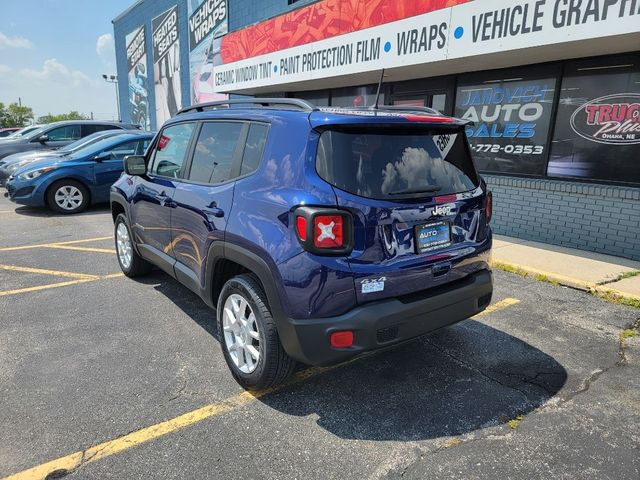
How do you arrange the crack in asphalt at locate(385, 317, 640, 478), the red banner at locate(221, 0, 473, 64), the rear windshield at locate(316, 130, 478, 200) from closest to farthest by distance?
the crack in asphalt at locate(385, 317, 640, 478), the rear windshield at locate(316, 130, 478, 200), the red banner at locate(221, 0, 473, 64)

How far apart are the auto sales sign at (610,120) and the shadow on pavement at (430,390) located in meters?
4.19

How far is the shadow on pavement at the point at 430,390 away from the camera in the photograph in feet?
8.84

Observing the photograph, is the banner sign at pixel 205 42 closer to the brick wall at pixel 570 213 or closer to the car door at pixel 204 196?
the brick wall at pixel 570 213

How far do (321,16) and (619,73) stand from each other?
19.3ft

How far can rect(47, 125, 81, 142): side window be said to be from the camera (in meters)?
12.8

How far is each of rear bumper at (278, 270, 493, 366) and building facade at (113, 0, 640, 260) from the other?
4.54m

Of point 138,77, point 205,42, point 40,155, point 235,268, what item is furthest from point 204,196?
point 138,77

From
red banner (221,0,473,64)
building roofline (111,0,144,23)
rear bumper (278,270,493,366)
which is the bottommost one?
rear bumper (278,270,493,366)

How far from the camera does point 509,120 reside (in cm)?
763

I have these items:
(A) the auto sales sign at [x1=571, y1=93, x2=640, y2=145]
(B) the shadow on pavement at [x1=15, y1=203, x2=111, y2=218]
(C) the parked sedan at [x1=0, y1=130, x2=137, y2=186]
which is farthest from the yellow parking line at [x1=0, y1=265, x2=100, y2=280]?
(A) the auto sales sign at [x1=571, y1=93, x2=640, y2=145]

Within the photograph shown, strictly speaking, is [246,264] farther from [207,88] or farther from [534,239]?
[207,88]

- [Exercise aim] Rewrite the records as a Markdown table with columns "Row" and "Line", from the start of the records up to and including the line with "the crack in asphalt at locate(385, 317, 640, 478), the rear". Leave out blank lines and the pictures.

- [Exercise output]
| Row | Line |
|---|---|
| 1 | How do you arrange the crack in asphalt at locate(385, 317, 640, 478), the red banner at locate(221, 0, 473, 64), the rear windshield at locate(316, 130, 478, 200) from closest to farthest by distance? |
| 2 | the crack in asphalt at locate(385, 317, 640, 478), the rear windshield at locate(316, 130, 478, 200), the red banner at locate(221, 0, 473, 64) |